Prior to 1789, the world had certainly seen its share of brutal and excessively bloody wars, in which many people had died. But the French Revolution was something different: it wasn’t a war; it was the mass execution of unarmed and defenseless civilians.
The French Revolution was also a tragedy. It began promising freedom of speech and ended by murdering people who had simply dared to express an opinion. It began promising freedom of religion and ended by killing priests and brutally enforcing atheism upon the populace.
What went wrong?
The revolutionaries correctly identified a political problem — the absolutist Bourbon dynasty — but they incorrectly sought to fix that problem by changing, not the government, but rather the society.
One fixes governmental problems by changing the government. One fixes societal problems by changing society. The French Revolution attempted to fix governmental problems by changing society, and so was doomed to failure.
Having toppled the monarchy, the revolutionaries discovered that they had no thought-out plan to replace it. What followed was a series of ad hoc governments, hastily structured, quickly manifesting their weaknesses, and as hastily replaced by other equally impromptu governments.

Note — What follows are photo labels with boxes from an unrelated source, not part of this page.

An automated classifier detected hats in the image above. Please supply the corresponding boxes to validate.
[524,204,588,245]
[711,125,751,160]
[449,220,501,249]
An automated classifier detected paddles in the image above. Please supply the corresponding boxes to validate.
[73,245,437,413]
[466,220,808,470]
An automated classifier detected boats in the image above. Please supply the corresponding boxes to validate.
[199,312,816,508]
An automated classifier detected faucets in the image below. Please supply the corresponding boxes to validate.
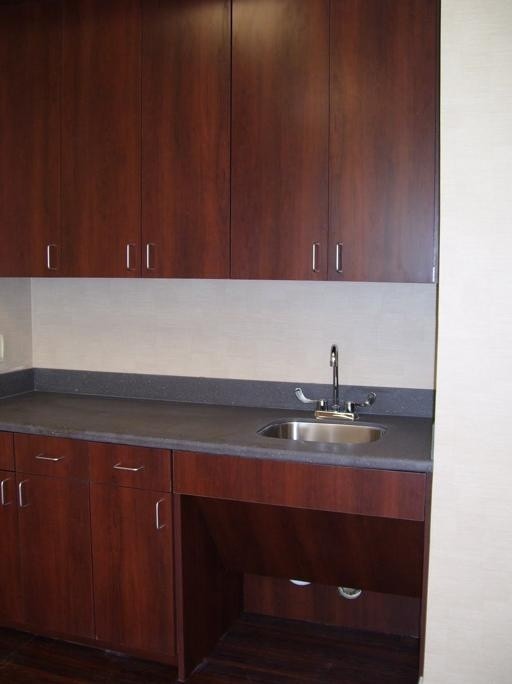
[329,344,341,409]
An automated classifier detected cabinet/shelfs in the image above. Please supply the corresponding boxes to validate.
[0,428,96,649]
[0,0,61,283]
[60,1,231,280]
[231,1,441,284]
[87,439,178,667]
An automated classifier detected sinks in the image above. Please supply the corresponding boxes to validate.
[257,417,390,447]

The ideology of the revolution — ideologies lack nuance and complexity — tended toward an absolutism of thought and often of action. The demand for absolute freedom led predictably to chaos. The chaos led predictably to a demand for order, which led to tyranny. The absolute nature of the revolutionary ideology — critics of the French Revolution called it “metaphysical” — also led to oversimplification. Blanket edicts replaced subtle legislation.

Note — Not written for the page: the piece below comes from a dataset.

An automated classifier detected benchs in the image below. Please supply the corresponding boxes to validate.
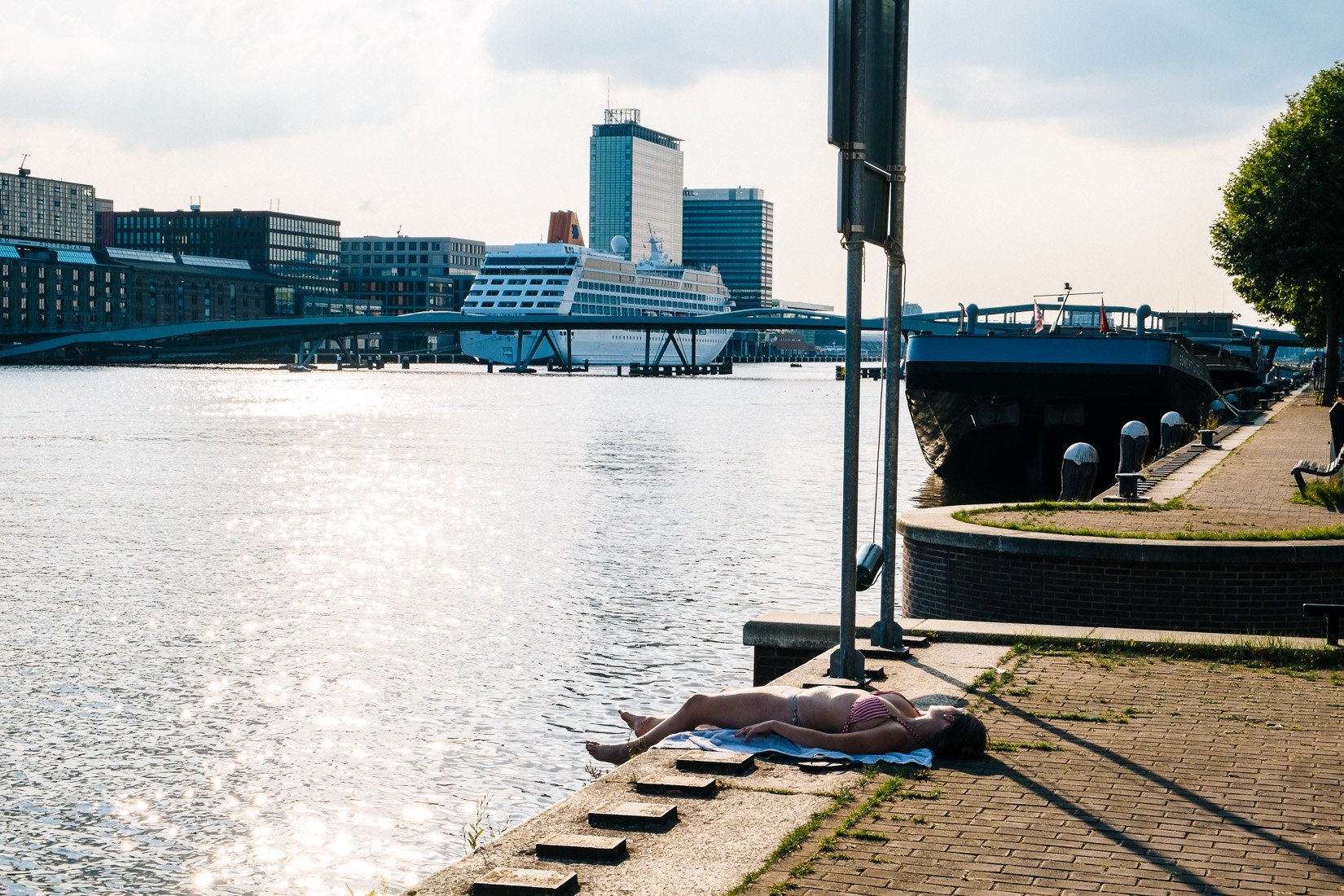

A century earlier, John Locke had already pointed to the distinction between government and society. A decade earlier, Thomas Paine had pointed to the same distinction with fresh wording for a new circumstance. To its own detriment, the French Revolution failed to heed this insight.
While both society and legislation can be frustratingly complex, the Byzantine intricacies of governments and cultures are the way they are for a reason. Patient examination will reveal wisdom in the labyrinthine structures. Both natural structures — oysters or stalactites — and human structures — great architecture — require time to be built, and in this time, acquire a multitude of details and variations.
Impatient revolutionaries wish to sweep aside the complexities at once, and introduce an absolute simplicity. Impracticality is the least of the vices of such thinking: it soon turns deadly.
The Jacobins were an influential faction among the revolutionaries in France. The Benthamites in Britain were followers of Jeremy Bentham, originally gathered around his system of philosophical utilitarian ethics, but then broadening those principles and hoping to apply them to society and government. Both groups, while differing from each other, made the same mistakes.
Edmond Burke made insightful critiques of the French Revolution as it unfolded and even predicted its various developments before they happened. Writing about Burke, historian Russell Kirk explains:
Society is immeasurably more than a political device. Knowing this, Burke endeavored to convince his generation of the immense complexity of existence, the “mysterious incorporation of the human race.” If society is treated as a simple contraption to be managed on mathematical lines — the Jacobins and the Benthamites and most other radicals so regarded it — then man will be degraded into something much less than a partner in the immortal contract which unites the dead, the living, and those yet unborn, the bond between God and man. Order in this world is contingent upon order above.
Burke saw that humans have three great relationships: to those who lived before them, to their contemporaries, and to those who will live after them. Any thoughts about the differences between government and society must account for all three.
The revolutionaries in France fell to one side or the other: either a legalism which found endless rules for people to obey, or an anarchistic nihilistic absence of any guidance.
The antidote offered by Burke was a morality which was not one of endless legislation, but which offered rather ethical guidance, as Russell Kirk reports:
There exists no simple set of formulas by which all the ills to which the flesh is heir may be swept away. Yet there do exist general principles of morals and of politics to which thinking men may turn.
The prudent thinker, Kirk writes, “is concerned with a number of” the same “primary questions” as the French Revolutionaries were, “and with a vaster array of prudential questions, to which the answers must vary with the circumstances and the time.” Contrary to the romanticized image of revolutionaries, the leaders in France from 1789 to 1799 were remarkably doctrinaire and rigid, unwilling or unable to allow for variances in legislation or morality, seeking simplistic universal rules to be applied mechanically to all people at all times in all places.
A century later, Burke’s thought would be echoed by Jacob Burckhardt, who referred to a class of thinkers, including those of the French Revolution, as the “terrible simplifiers.” Rather than having an ideology, Burke’s mission was to show that ideologies are doomed to fail, and in the process of their failure, bring misery.